Gaven that cur_front_res and cur_back_res are both shared_ptr, how the bool operator of std::shared_ptr is trigered in the expression(i.e. bool is_empty = cur_front_res && cur_back_res; )?

Just because && always cause built-in conversion if the operands(i.e. before && and after &&) is not an bool type?

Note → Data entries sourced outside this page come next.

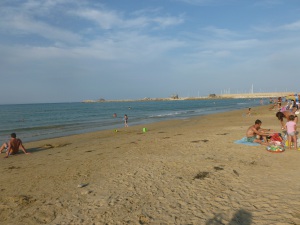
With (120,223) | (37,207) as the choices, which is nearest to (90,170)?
(37,207)

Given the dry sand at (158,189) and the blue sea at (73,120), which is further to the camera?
the blue sea at (73,120)

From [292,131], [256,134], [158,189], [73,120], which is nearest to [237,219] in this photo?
[158,189]

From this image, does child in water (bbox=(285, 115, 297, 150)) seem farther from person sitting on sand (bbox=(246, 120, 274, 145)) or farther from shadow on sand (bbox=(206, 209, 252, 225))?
shadow on sand (bbox=(206, 209, 252, 225))

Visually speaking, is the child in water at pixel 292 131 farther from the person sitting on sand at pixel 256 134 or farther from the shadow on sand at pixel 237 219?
the shadow on sand at pixel 237 219

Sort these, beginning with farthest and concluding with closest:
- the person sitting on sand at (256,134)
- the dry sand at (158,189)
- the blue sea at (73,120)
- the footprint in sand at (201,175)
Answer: the blue sea at (73,120), the person sitting on sand at (256,134), the footprint in sand at (201,175), the dry sand at (158,189)

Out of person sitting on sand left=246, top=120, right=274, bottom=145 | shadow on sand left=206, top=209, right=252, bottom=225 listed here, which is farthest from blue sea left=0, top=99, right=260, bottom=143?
shadow on sand left=206, top=209, right=252, bottom=225

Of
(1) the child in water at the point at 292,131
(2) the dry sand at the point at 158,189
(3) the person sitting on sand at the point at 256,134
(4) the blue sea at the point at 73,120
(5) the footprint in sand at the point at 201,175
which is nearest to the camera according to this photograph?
(2) the dry sand at the point at 158,189

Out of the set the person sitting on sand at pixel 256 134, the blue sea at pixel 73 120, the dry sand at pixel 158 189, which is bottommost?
the blue sea at pixel 73 120

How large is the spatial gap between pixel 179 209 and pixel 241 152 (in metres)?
5.67

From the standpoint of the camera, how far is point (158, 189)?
255 inches

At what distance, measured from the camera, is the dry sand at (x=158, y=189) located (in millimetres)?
5016

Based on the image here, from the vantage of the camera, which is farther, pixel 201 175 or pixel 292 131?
pixel 292 131

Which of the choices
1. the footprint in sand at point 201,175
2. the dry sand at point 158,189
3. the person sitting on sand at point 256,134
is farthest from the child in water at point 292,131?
the footprint in sand at point 201,175

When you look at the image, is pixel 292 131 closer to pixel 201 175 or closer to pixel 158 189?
pixel 201 175
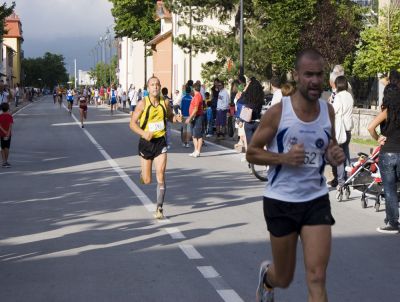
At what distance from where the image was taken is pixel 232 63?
1555 inches

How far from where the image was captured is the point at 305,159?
206 inches

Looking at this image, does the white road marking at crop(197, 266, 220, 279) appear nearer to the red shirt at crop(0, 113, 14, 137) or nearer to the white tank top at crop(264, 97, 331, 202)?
the white tank top at crop(264, 97, 331, 202)

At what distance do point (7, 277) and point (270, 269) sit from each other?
2.91 metres

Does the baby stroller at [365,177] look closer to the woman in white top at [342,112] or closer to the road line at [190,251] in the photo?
the woman in white top at [342,112]

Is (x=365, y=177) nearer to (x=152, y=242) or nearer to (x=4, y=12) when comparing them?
(x=152, y=242)

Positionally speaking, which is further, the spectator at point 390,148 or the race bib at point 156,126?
the race bib at point 156,126

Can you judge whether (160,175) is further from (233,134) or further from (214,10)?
(214,10)

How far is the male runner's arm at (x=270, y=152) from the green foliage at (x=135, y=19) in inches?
2833

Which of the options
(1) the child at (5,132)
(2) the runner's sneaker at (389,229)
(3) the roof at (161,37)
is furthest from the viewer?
(3) the roof at (161,37)

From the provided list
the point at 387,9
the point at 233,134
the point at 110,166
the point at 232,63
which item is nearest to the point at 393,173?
the point at 110,166

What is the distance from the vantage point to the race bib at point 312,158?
5.26 m

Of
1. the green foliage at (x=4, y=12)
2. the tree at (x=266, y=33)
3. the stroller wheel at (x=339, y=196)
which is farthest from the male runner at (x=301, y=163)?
the green foliage at (x=4, y=12)

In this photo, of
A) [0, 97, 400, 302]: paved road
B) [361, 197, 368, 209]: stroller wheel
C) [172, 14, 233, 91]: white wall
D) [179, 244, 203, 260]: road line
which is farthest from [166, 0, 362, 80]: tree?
[179, 244, 203, 260]: road line

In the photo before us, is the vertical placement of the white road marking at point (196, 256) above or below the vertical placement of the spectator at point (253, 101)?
below
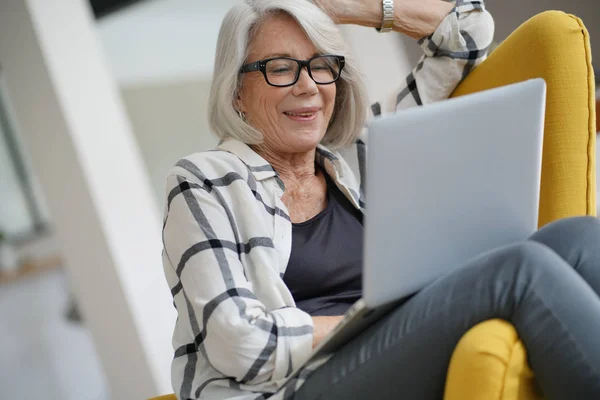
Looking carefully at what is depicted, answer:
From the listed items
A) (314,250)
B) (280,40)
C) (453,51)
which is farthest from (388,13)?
(314,250)

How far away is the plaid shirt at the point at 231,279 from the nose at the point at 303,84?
6.5 inches

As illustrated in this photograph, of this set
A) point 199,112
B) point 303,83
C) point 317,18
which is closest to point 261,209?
point 303,83

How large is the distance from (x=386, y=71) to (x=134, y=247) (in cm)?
141

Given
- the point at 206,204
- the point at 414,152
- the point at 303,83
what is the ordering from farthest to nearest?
the point at 303,83
the point at 206,204
the point at 414,152

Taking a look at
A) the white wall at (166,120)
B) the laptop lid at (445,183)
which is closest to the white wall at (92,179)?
the white wall at (166,120)

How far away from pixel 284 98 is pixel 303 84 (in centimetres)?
5

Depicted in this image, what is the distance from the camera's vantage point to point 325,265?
1470 millimetres

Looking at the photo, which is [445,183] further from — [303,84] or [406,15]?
[406,15]

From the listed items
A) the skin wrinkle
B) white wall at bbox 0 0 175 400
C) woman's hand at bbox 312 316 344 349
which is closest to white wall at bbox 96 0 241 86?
white wall at bbox 0 0 175 400

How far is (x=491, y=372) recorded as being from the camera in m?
1.01

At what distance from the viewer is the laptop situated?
1.00 meters

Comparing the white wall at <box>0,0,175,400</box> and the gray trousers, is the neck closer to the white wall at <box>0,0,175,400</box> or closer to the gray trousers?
the gray trousers

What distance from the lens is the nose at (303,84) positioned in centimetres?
158

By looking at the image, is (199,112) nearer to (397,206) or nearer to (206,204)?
(206,204)
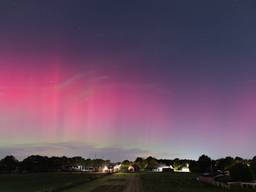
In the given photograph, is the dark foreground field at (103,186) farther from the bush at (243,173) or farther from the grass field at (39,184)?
the bush at (243,173)

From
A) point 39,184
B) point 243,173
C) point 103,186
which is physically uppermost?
point 243,173

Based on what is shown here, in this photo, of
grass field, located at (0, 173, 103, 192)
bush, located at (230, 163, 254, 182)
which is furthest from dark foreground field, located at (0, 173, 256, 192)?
bush, located at (230, 163, 254, 182)

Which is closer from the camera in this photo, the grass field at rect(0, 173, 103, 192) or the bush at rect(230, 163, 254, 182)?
the grass field at rect(0, 173, 103, 192)

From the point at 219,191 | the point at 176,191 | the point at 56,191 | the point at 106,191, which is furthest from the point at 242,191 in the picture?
the point at 56,191

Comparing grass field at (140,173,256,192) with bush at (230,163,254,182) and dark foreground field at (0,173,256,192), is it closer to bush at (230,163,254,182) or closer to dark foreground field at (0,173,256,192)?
dark foreground field at (0,173,256,192)

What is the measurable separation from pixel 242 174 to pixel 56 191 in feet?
111

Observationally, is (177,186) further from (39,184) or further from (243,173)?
(39,184)

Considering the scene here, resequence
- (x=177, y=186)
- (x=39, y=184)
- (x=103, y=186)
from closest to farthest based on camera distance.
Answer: (x=177, y=186) → (x=103, y=186) → (x=39, y=184)

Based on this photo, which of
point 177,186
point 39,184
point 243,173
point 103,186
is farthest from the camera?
point 39,184

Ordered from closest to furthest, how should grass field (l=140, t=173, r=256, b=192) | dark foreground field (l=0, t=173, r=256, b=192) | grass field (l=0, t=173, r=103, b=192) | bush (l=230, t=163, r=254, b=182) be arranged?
grass field (l=140, t=173, r=256, b=192)
dark foreground field (l=0, t=173, r=256, b=192)
grass field (l=0, t=173, r=103, b=192)
bush (l=230, t=163, r=254, b=182)

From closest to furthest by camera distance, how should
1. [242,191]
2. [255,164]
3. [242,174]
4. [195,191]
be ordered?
[242,191]
[195,191]
[242,174]
[255,164]

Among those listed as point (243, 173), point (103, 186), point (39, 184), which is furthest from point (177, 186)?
point (39, 184)

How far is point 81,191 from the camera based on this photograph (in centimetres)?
6581

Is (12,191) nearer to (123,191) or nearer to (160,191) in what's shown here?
(123,191)
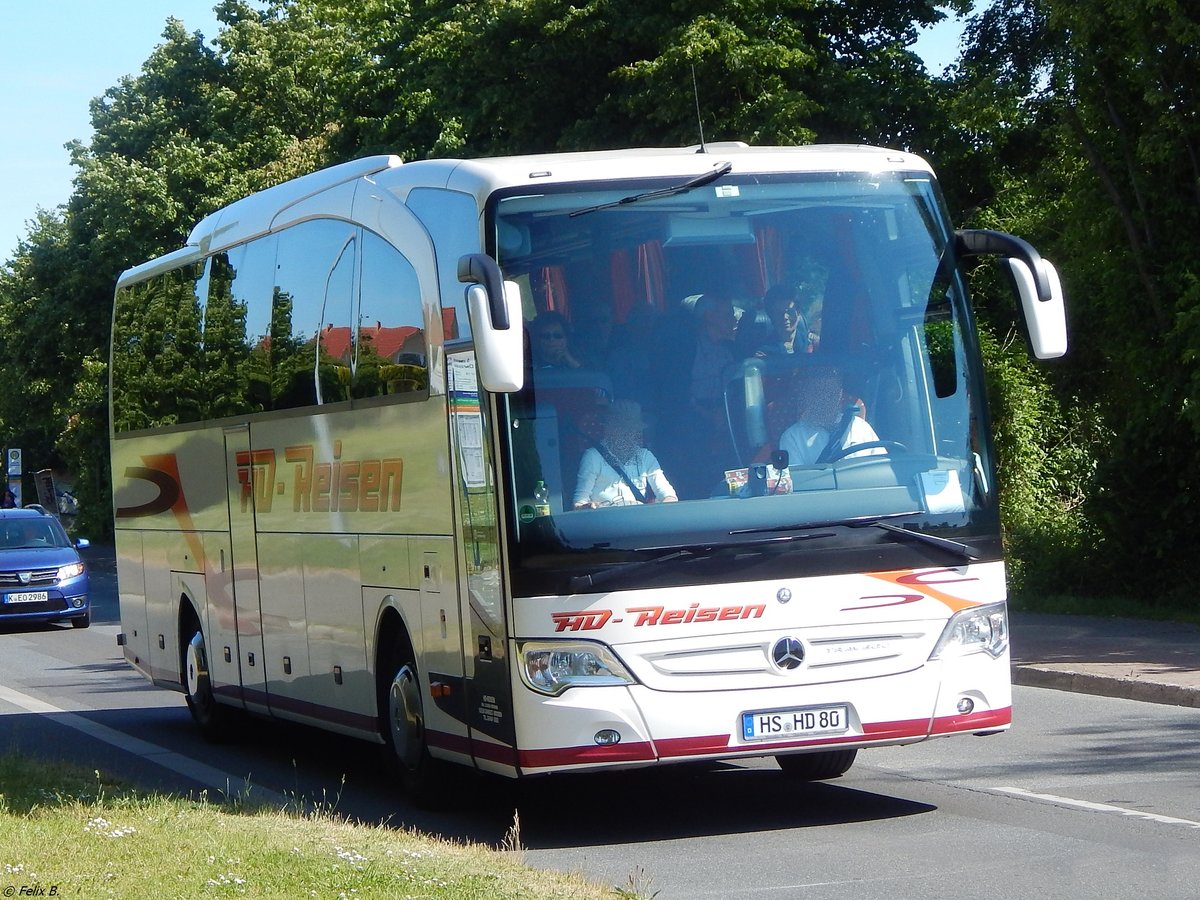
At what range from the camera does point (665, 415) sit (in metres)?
8.54

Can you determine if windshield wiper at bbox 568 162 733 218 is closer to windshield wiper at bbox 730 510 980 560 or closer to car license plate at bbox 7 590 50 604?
windshield wiper at bbox 730 510 980 560

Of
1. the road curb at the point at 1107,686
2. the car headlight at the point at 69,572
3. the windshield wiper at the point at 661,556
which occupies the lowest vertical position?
the road curb at the point at 1107,686

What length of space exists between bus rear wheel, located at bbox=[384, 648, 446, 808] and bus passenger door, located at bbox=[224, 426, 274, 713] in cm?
278

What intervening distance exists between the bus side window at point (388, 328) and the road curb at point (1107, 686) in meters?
6.44

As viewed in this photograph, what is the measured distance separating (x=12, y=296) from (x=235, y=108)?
1059 cm

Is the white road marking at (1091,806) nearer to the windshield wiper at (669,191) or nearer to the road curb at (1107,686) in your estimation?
the windshield wiper at (669,191)

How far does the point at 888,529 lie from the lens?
859 centimetres

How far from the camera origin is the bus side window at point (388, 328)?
9766mm

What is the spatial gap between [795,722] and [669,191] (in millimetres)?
2543

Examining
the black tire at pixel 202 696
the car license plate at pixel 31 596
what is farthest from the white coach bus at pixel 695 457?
the car license plate at pixel 31 596

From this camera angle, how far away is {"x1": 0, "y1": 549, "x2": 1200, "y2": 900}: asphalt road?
768cm

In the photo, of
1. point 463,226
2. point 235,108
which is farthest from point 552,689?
point 235,108

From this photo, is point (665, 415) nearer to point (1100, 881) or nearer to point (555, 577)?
point (555, 577)

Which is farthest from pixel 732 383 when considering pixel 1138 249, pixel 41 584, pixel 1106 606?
pixel 41 584
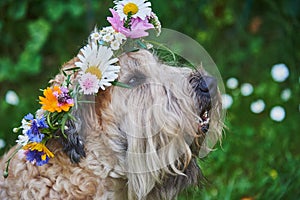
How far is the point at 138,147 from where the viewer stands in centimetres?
Answer: 267

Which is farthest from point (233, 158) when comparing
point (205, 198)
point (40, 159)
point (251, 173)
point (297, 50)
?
point (40, 159)

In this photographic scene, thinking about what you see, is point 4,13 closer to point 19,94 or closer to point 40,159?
point 19,94

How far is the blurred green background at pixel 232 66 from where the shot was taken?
13.8 ft

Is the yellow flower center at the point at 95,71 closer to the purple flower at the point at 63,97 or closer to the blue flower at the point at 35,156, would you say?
the purple flower at the point at 63,97

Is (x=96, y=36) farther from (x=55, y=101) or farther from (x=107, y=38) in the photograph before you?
(x=55, y=101)

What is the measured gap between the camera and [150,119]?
8.71 ft

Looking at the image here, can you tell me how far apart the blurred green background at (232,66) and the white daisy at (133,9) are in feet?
5.05

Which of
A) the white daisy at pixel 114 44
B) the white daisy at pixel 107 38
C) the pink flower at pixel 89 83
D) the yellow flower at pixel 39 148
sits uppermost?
the white daisy at pixel 107 38

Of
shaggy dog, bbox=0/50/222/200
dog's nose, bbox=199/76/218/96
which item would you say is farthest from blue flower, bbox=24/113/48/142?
dog's nose, bbox=199/76/218/96

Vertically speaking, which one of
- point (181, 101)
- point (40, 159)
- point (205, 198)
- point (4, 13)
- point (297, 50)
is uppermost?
point (4, 13)

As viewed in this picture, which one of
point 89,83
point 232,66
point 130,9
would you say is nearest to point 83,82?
point 89,83

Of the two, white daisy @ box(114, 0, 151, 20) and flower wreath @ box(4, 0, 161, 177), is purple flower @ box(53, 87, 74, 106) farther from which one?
white daisy @ box(114, 0, 151, 20)

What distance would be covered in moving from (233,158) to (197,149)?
1.80 m

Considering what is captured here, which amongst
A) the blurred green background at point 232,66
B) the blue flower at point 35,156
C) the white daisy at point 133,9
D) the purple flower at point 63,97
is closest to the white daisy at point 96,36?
the white daisy at point 133,9
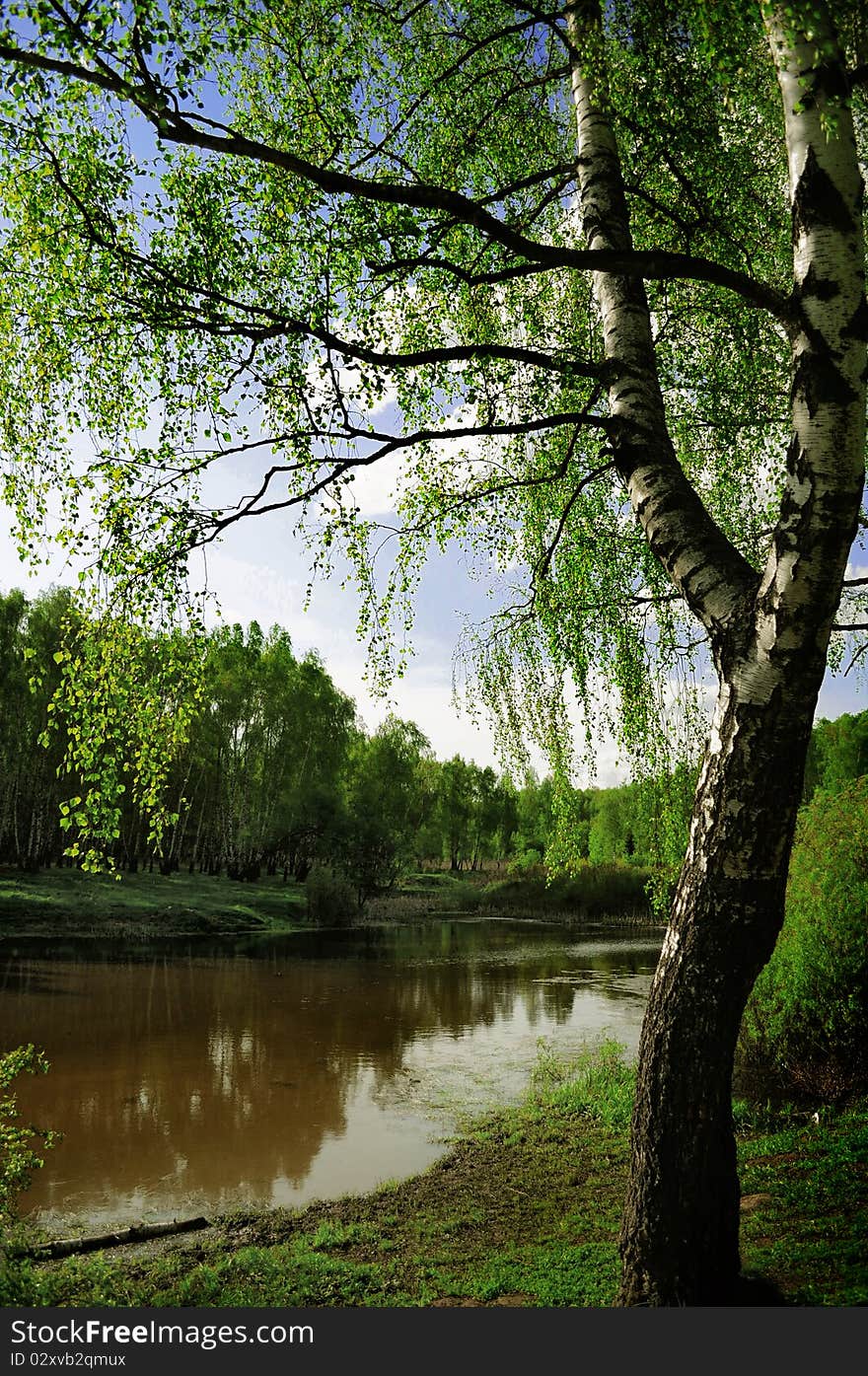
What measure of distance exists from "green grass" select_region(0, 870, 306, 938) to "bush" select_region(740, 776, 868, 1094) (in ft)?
64.5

The code snippet below works indeed.

#include <iostream>
#include <memory>

int main() {
    std::shared_ptr<int> cur_front_res; // Empty shared_ptr
    std::shared_ptr<int> cur_back_res(new int(42)); // Shared_ptr pointing to an int

    bool is_empty = cur_front_res && cur_back_res;

    if (is_empty) {
        std::cout << "Both cur_front_res and cur_back_res are not empty" << std::endl;
    } else {
        std::cout << "Either cur_front_res or cur_back_res is empty" << std::endl;
    }

    return 0;
}

Answer 1

Just because && always cause built-in conversion if the operands(i.e. before && and after &&) is not an bool type?

Basically yes.

But the bool conversion is somewhat special: even though operator bools are usually explicit (including the one for shared_ptr), there are a few cases where it can be called implicitly ("contextual bool conversion"). Among other things, those include operands of boolean operators, if/while/for conditions, etc.